— begin LISTED RECORDS —

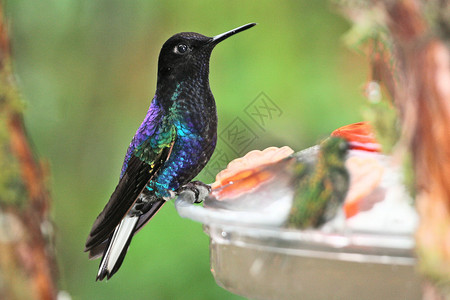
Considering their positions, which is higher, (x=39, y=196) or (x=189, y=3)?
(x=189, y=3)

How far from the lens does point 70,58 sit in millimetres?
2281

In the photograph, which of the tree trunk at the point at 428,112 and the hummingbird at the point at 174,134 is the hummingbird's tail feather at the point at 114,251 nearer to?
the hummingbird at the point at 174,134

— end LISTED RECORDS —
— begin LISTED RECORDS —

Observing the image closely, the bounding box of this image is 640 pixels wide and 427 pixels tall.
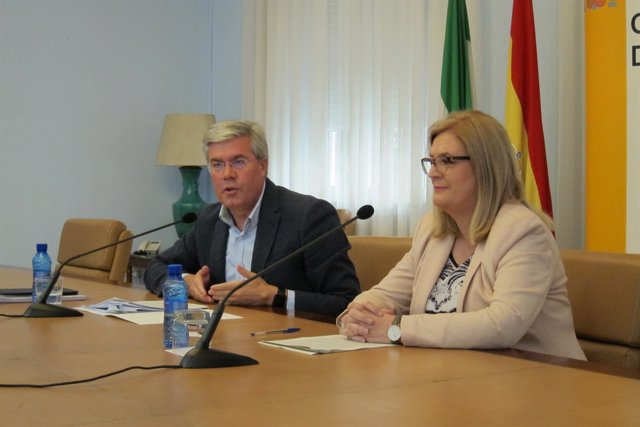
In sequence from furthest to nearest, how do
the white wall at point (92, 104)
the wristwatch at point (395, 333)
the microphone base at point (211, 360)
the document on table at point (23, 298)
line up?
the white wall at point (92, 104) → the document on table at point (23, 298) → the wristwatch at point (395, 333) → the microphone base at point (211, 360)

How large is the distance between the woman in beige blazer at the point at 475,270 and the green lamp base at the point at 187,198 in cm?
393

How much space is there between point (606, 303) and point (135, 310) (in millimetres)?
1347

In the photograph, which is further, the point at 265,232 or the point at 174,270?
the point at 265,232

— end LISTED RECORDS —

- **EXERCISE GOAL**
Please count the lines of the records above that contain the string "document", with case counting, and give only the number.

- **THE REPLY**
2